There’s one other member of this oddball brood: bed-ridden Grandma Fleagle (Mabel Paige), who’s slowly being poisoned with a substance that causes her to light up in the dark. Grandma, you see, knows the whereabouts of $70,000 that Bonnie and her bank-robber pa tucked away before being sent off to jail, and Mamie and company will stop at nothing to learn where it is. That includes convincing wayward pollster Pete–at gunpoint–to pose as Bonnie’s boyfriend, in the hopes that Grandma will tell him before kicking the bucket. The dying woman gives Pete a sampler with musical notes stitched on it (“To them what doesn’t know the tune,” she tells him, “sounds like the ravin’s of a loon”) that offers a clue to the cash. But a hitch arises when an on-the-lam Bonnie (Helen Walker) shows up, gun in hand and looking for the loot. This “Bonnie,” however, is actually Claire Matthews, daughter of a banker wrongly convicted of being an accomplice to the Fleagles, and she’s after the money to clear his name. In order to do so, she and Pete must solve the riddle of the sampler’s mysterious melody and the nonsensical-sounding lyrics that Elany sings to it (“Honors flysis, Income beezis, Onches nobis, Inob keesis”).
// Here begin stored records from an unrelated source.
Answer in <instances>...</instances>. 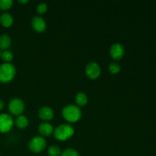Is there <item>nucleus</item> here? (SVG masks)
Wrapping results in <instances>:
<instances>
[{
    "mask_svg": "<svg viewBox=\"0 0 156 156\" xmlns=\"http://www.w3.org/2000/svg\"><path fill=\"white\" fill-rule=\"evenodd\" d=\"M12 39L10 36L6 34L0 35V50H7L8 48L11 46Z\"/></svg>",
    "mask_w": 156,
    "mask_h": 156,
    "instance_id": "ddd939ff",
    "label": "nucleus"
},
{
    "mask_svg": "<svg viewBox=\"0 0 156 156\" xmlns=\"http://www.w3.org/2000/svg\"><path fill=\"white\" fill-rule=\"evenodd\" d=\"M13 17L8 12H4L0 15V24L4 27H9L13 24Z\"/></svg>",
    "mask_w": 156,
    "mask_h": 156,
    "instance_id": "f8f14e48",
    "label": "nucleus"
},
{
    "mask_svg": "<svg viewBox=\"0 0 156 156\" xmlns=\"http://www.w3.org/2000/svg\"><path fill=\"white\" fill-rule=\"evenodd\" d=\"M85 73L87 77L90 79H96L100 76L101 68L95 62H90L87 64L85 69Z\"/></svg>",
    "mask_w": 156,
    "mask_h": 156,
    "instance_id": "0eeeda50",
    "label": "nucleus"
},
{
    "mask_svg": "<svg viewBox=\"0 0 156 156\" xmlns=\"http://www.w3.org/2000/svg\"><path fill=\"white\" fill-rule=\"evenodd\" d=\"M18 2L20 3V4H22V5H24V4H26V3H27L28 2V1H27V0H19V1H18Z\"/></svg>",
    "mask_w": 156,
    "mask_h": 156,
    "instance_id": "5701e85b",
    "label": "nucleus"
},
{
    "mask_svg": "<svg viewBox=\"0 0 156 156\" xmlns=\"http://www.w3.org/2000/svg\"><path fill=\"white\" fill-rule=\"evenodd\" d=\"M1 58L5 62H11L14 58L13 53L9 50H4L1 53Z\"/></svg>",
    "mask_w": 156,
    "mask_h": 156,
    "instance_id": "f3484780",
    "label": "nucleus"
},
{
    "mask_svg": "<svg viewBox=\"0 0 156 156\" xmlns=\"http://www.w3.org/2000/svg\"><path fill=\"white\" fill-rule=\"evenodd\" d=\"M25 108L24 102L18 98H14L9 103V111L12 114L15 116L21 115Z\"/></svg>",
    "mask_w": 156,
    "mask_h": 156,
    "instance_id": "39448f33",
    "label": "nucleus"
},
{
    "mask_svg": "<svg viewBox=\"0 0 156 156\" xmlns=\"http://www.w3.org/2000/svg\"><path fill=\"white\" fill-rule=\"evenodd\" d=\"M5 102L4 101L2 100V99H0V111H2V110L4 109L5 108Z\"/></svg>",
    "mask_w": 156,
    "mask_h": 156,
    "instance_id": "4be33fe9",
    "label": "nucleus"
},
{
    "mask_svg": "<svg viewBox=\"0 0 156 156\" xmlns=\"http://www.w3.org/2000/svg\"><path fill=\"white\" fill-rule=\"evenodd\" d=\"M108 69H109L110 73H111V74H114V75L117 74V73H120V69H121L120 66L119 65L117 62H111V63L109 65Z\"/></svg>",
    "mask_w": 156,
    "mask_h": 156,
    "instance_id": "6ab92c4d",
    "label": "nucleus"
},
{
    "mask_svg": "<svg viewBox=\"0 0 156 156\" xmlns=\"http://www.w3.org/2000/svg\"><path fill=\"white\" fill-rule=\"evenodd\" d=\"M38 116L41 120H44V121H49V120H52L54 117V111L50 107L44 106L39 109Z\"/></svg>",
    "mask_w": 156,
    "mask_h": 156,
    "instance_id": "9d476101",
    "label": "nucleus"
},
{
    "mask_svg": "<svg viewBox=\"0 0 156 156\" xmlns=\"http://www.w3.org/2000/svg\"><path fill=\"white\" fill-rule=\"evenodd\" d=\"M14 125V120L9 114H0V133H5L11 130Z\"/></svg>",
    "mask_w": 156,
    "mask_h": 156,
    "instance_id": "423d86ee",
    "label": "nucleus"
},
{
    "mask_svg": "<svg viewBox=\"0 0 156 156\" xmlns=\"http://www.w3.org/2000/svg\"><path fill=\"white\" fill-rule=\"evenodd\" d=\"M47 9H48L47 5L44 2H41L39 3L37 6V12L39 15H44L47 11Z\"/></svg>",
    "mask_w": 156,
    "mask_h": 156,
    "instance_id": "412c9836",
    "label": "nucleus"
},
{
    "mask_svg": "<svg viewBox=\"0 0 156 156\" xmlns=\"http://www.w3.org/2000/svg\"><path fill=\"white\" fill-rule=\"evenodd\" d=\"M47 146V142L42 136H34L29 141L28 148L32 152L40 153L45 149Z\"/></svg>",
    "mask_w": 156,
    "mask_h": 156,
    "instance_id": "20e7f679",
    "label": "nucleus"
},
{
    "mask_svg": "<svg viewBox=\"0 0 156 156\" xmlns=\"http://www.w3.org/2000/svg\"><path fill=\"white\" fill-rule=\"evenodd\" d=\"M38 132L43 136H50L53 133V127L50 123L43 122L38 126Z\"/></svg>",
    "mask_w": 156,
    "mask_h": 156,
    "instance_id": "9b49d317",
    "label": "nucleus"
},
{
    "mask_svg": "<svg viewBox=\"0 0 156 156\" xmlns=\"http://www.w3.org/2000/svg\"><path fill=\"white\" fill-rule=\"evenodd\" d=\"M75 129L72 125L69 123H63L57 126L53 129V135L56 140L59 141H66L73 136Z\"/></svg>",
    "mask_w": 156,
    "mask_h": 156,
    "instance_id": "f03ea898",
    "label": "nucleus"
},
{
    "mask_svg": "<svg viewBox=\"0 0 156 156\" xmlns=\"http://www.w3.org/2000/svg\"><path fill=\"white\" fill-rule=\"evenodd\" d=\"M14 123H15L17 127L19 129H25L29 124V120L27 117L24 115H19L16 117L15 120L14 121Z\"/></svg>",
    "mask_w": 156,
    "mask_h": 156,
    "instance_id": "4468645a",
    "label": "nucleus"
},
{
    "mask_svg": "<svg viewBox=\"0 0 156 156\" xmlns=\"http://www.w3.org/2000/svg\"><path fill=\"white\" fill-rule=\"evenodd\" d=\"M13 5L12 0H0V9L2 11L9 10Z\"/></svg>",
    "mask_w": 156,
    "mask_h": 156,
    "instance_id": "a211bd4d",
    "label": "nucleus"
},
{
    "mask_svg": "<svg viewBox=\"0 0 156 156\" xmlns=\"http://www.w3.org/2000/svg\"><path fill=\"white\" fill-rule=\"evenodd\" d=\"M16 75V69L11 62H4L0 65V82L8 83L14 79Z\"/></svg>",
    "mask_w": 156,
    "mask_h": 156,
    "instance_id": "7ed1b4c3",
    "label": "nucleus"
},
{
    "mask_svg": "<svg viewBox=\"0 0 156 156\" xmlns=\"http://www.w3.org/2000/svg\"><path fill=\"white\" fill-rule=\"evenodd\" d=\"M62 115L66 121L69 123H76L80 120L82 113L77 105H68L62 108Z\"/></svg>",
    "mask_w": 156,
    "mask_h": 156,
    "instance_id": "f257e3e1",
    "label": "nucleus"
},
{
    "mask_svg": "<svg viewBox=\"0 0 156 156\" xmlns=\"http://www.w3.org/2000/svg\"><path fill=\"white\" fill-rule=\"evenodd\" d=\"M60 156H80V155L76 149L69 148L62 151Z\"/></svg>",
    "mask_w": 156,
    "mask_h": 156,
    "instance_id": "aec40b11",
    "label": "nucleus"
},
{
    "mask_svg": "<svg viewBox=\"0 0 156 156\" xmlns=\"http://www.w3.org/2000/svg\"><path fill=\"white\" fill-rule=\"evenodd\" d=\"M1 53H2V52H1V50H0V58H1Z\"/></svg>",
    "mask_w": 156,
    "mask_h": 156,
    "instance_id": "b1692460",
    "label": "nucleus"
},
{
    "mask_svg": "<svg viewBox=\"0 0 156 156\" xmlns=\"http://www.w3.org/2000/svg\"><path fill=\"white\" fill-rule=\"evenodd\" d=\"M31 26L34 30L38 33H43L47 29V23L41 16L33 17L31 20Z\"/></svg>",
    "mask_w": 156,
    "mask_h": 156,
    "instance_id": "1a4fd4ad",
    "label": "nucleus"
},
{
    "mask_svg": "<svg viewBox=\"0 0 156 156\" xmlns=\"http://www.w3.org/2000/svg\"><path fill=\"white\" fill-rule=\"evenodd\" d=\"M47 152H48L50 156H60L61 153H62V151L57 146L53 145V146H50L48 148Z\"/></svg>",
    "mask_w": 156,
    "mask_h": 156,
    "instance_id": "dca6fc26",
    "label": "nucleus"
},
{
    "mask_svg": "<svg viewBox=\"0 0 156 156\" xmlns=\"http://www.w3.org/2000/svg\"><path fill=\"white\" fill-rule=\"evenodd\" d=\"M125 50L123 46L120 43H115L112 44V46L110 48V55L111 58L115 60H119L122 59L124 56Z\"/></svg>",
    "mask_w": 156,
    "mask_h": 156,
    "instance_id": "6e6552de",
    "label": "nucleus"
},
{
    "mask_svg": "<svg viewBox=\"0 0 156 156\" xmlns=\"http://www.w3.org/2000/svg\"><path fill=\"white\" fill-rule=\"evenodd\" d=\"M88 98L84 92H79L76 95V103L78 107H84L88 104Z\"/></svg>",
    "mask_w": 156,
    "mask_h": 156,
    "instance_id": "2eb2a0df",
    "label": "nucleus"
}]
</instances>
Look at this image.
Much in the playfully macabre style of such thriller/comedies as Arsenic and Old Lace, Hold That Ghost! and the Bob Hope hit The Ghost Breakers (which this movie makes a reference to in one scene, a fine in-joke as both films were directed by George Marshall for Paramount), Murder, He Says walks a fine line as it delivers heaping helpings of both laughs and chills. Along with a potentially fatal sit-down dinner where a spinning Lazy Susan-style table and a poisoned dish turn the meal into a comedic game of Russian Roulette, there are multiple chases through secret passages and a climactic barnyard battle with an automatic hay-bailing machine. The bone-riddled decor of the Fleagles’ run-down abode looks like a precursor for the house in The Texas Chainsaw Massacre, and the scene where Pete encounters a luminous dog–one of Hall’s test animals, no doubt–running through the woods could have come from The Hound of the Baskervilles. Marshall keeps the sometimes perplexing goings-on moving at a brisk pace (or Trotter).
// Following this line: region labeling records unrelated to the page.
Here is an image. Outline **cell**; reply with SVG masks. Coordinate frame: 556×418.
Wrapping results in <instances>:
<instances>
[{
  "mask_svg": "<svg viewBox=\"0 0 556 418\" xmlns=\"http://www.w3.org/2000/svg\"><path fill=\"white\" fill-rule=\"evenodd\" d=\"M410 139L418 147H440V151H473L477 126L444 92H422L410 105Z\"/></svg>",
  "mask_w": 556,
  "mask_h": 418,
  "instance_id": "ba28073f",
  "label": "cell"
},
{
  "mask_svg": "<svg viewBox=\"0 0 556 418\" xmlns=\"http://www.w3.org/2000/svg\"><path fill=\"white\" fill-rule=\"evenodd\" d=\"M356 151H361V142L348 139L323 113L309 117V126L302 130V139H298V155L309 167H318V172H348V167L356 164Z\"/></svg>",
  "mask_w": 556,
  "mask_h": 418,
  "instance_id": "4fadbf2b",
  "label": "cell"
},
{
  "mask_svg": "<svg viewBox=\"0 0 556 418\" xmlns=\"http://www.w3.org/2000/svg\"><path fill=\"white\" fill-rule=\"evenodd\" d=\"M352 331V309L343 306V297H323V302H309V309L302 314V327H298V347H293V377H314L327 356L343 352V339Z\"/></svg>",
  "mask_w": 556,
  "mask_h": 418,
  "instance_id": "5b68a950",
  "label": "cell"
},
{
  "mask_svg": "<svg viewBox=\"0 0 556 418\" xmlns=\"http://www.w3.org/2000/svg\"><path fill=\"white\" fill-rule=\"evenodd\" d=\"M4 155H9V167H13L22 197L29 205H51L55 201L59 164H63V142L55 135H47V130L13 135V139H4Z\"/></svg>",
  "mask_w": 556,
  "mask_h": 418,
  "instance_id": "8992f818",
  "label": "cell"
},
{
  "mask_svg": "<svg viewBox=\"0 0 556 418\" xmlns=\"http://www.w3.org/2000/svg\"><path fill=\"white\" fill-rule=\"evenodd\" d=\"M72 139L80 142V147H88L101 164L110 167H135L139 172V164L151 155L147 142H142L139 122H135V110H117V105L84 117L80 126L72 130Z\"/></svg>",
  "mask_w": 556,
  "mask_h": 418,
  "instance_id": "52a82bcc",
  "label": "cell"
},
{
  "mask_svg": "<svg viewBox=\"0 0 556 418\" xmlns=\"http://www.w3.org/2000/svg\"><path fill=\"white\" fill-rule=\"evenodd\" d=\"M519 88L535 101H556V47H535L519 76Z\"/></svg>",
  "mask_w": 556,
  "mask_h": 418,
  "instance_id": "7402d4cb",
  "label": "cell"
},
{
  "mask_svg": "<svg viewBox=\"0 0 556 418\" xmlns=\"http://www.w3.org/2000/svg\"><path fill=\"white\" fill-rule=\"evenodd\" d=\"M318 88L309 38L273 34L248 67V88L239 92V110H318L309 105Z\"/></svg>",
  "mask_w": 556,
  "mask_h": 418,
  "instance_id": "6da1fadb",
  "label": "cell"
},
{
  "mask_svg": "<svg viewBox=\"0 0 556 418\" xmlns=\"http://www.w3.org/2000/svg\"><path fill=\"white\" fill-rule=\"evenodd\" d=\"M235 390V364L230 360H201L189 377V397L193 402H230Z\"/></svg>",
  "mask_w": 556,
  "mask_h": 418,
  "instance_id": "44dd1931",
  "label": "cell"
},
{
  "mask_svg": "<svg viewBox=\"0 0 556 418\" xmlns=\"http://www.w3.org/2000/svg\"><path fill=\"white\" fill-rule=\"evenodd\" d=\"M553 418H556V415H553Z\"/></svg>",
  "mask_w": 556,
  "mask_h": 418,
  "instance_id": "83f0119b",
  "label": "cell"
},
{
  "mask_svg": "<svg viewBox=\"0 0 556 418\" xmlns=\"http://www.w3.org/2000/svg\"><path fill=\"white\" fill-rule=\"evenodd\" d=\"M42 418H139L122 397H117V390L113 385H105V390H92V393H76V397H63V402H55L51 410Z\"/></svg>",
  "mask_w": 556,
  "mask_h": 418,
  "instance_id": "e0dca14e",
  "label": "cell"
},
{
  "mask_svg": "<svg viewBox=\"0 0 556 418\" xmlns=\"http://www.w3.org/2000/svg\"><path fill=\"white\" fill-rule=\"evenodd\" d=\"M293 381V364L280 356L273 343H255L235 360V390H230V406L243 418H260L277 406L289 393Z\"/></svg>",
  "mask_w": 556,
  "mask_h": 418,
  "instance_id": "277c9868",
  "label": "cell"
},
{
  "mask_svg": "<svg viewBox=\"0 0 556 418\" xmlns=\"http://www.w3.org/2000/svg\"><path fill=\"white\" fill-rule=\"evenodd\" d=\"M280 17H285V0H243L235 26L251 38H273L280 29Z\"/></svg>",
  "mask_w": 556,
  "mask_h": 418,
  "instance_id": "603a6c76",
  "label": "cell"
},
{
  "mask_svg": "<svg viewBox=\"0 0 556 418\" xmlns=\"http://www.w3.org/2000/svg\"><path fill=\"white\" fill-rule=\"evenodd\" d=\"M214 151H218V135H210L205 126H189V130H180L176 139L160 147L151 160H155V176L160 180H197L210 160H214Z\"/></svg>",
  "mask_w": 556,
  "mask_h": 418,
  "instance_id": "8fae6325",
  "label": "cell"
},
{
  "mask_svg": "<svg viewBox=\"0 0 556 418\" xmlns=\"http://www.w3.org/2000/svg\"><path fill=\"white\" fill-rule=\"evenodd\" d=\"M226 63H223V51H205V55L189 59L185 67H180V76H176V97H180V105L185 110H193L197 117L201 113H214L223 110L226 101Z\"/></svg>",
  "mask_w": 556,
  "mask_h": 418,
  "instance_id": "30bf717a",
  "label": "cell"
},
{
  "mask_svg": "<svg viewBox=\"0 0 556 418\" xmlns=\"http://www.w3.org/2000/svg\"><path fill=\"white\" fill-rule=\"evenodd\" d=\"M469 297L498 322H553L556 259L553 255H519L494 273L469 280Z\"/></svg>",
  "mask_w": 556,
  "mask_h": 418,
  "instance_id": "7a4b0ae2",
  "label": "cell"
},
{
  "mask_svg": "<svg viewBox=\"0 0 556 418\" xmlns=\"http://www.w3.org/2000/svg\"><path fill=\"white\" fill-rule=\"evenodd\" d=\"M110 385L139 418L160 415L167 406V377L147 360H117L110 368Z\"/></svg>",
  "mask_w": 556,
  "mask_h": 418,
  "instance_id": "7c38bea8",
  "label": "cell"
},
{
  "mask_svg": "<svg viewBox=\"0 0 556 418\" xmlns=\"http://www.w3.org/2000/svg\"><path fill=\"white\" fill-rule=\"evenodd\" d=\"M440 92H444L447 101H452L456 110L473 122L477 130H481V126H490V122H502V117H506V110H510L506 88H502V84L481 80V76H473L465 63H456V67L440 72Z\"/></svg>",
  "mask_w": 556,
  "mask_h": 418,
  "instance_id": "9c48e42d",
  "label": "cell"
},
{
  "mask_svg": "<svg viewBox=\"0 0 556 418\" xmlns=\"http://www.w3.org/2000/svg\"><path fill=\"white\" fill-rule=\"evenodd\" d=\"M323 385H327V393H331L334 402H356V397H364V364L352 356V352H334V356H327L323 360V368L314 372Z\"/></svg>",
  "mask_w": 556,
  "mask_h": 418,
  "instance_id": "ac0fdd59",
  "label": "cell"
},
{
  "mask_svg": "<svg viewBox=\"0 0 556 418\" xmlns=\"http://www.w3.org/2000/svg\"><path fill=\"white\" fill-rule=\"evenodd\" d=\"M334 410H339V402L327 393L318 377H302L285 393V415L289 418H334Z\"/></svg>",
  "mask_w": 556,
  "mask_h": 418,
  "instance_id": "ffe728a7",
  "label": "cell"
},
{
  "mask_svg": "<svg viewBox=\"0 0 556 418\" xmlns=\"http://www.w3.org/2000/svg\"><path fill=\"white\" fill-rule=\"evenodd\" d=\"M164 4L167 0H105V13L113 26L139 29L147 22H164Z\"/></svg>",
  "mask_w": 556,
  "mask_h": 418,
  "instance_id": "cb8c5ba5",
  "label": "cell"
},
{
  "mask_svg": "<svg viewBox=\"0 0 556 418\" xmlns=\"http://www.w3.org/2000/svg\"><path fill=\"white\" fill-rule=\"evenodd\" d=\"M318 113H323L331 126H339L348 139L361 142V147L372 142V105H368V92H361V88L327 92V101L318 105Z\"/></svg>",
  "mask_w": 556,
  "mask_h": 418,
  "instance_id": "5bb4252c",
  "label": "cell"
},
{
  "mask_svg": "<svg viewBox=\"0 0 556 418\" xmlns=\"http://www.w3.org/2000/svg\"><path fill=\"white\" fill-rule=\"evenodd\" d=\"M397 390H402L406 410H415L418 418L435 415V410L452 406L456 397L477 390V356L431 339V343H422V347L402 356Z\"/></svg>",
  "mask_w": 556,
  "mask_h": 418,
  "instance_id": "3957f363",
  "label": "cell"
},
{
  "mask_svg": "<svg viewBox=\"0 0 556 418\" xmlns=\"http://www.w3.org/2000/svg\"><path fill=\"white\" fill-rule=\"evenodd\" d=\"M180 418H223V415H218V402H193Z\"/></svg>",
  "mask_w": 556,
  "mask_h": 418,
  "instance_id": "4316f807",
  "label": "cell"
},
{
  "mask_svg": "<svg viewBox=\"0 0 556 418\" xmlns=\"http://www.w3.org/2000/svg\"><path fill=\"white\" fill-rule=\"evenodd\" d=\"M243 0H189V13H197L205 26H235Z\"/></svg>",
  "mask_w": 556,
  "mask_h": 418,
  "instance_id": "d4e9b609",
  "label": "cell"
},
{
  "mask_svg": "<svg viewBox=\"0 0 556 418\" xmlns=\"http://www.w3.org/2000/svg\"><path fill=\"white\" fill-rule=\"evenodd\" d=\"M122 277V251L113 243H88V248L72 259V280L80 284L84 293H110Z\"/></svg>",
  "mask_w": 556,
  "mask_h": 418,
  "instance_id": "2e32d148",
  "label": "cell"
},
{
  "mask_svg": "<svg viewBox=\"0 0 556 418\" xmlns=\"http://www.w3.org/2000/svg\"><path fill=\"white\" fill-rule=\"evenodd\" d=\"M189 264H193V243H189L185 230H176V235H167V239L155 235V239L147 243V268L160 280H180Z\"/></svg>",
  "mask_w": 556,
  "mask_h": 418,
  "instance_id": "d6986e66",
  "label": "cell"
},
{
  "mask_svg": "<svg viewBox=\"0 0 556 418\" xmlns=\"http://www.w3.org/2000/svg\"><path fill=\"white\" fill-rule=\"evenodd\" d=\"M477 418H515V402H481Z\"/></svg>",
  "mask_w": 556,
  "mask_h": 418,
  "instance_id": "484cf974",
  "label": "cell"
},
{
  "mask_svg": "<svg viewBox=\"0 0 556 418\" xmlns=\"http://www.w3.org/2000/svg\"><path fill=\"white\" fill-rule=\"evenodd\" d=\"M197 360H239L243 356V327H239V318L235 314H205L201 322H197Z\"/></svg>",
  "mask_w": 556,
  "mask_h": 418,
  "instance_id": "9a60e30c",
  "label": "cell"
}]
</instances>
As for the performances, MacMurray may not have been as suave as Cary Grant in Arsenic and Old Lace or as quick with wisecracks as The Ghost Breakers’ Hope (who, some sources say, this picture was originally intended to star), but he shows off the range that made him a box office favorite here, going from befuddled to fearful to heroic without skipping a beat. And leading lady Walker, whose film career and personal life never quite recovered after she was involved in a 1946 car crash which claimed the life of one of three soldiers she was giving a ride to, is a suitably spunky heroine. But–as in often the case with films of this type–it’s the bad guys who make watching it worthwhile. The always-formidable Main mixes her soon-to-come Ma Kettle persona with a little Ma Barker as the conniving Mamie Fleagle/Smithers/Johnson, ready to play the “poor old lady” just before brandishing her bullwhip (killing a fly in mid-air in one scene), while the shifty-eyed Hall is continuously popping up from a trap door or hidden passage. The best of the bunch, though, is the hulking Whitney in his dual role as Mert and Bert (the trick photography allowing both siblings to appear on-screen is quite convincing, even by today’s standards). When MacMurray asks how you tell them apart, Main explains that Bert has “a crick in his back,” then demonstrates by slapping Whitney’s back…instantly dropping him to his knees in a contorted, immobilized heap.

Oh, and that NPR theme I mentioned in my opening? Just listen to Elany sing Gramdma’s song and see if it doesn’t remind you of the opening notes to “All Things Considered.”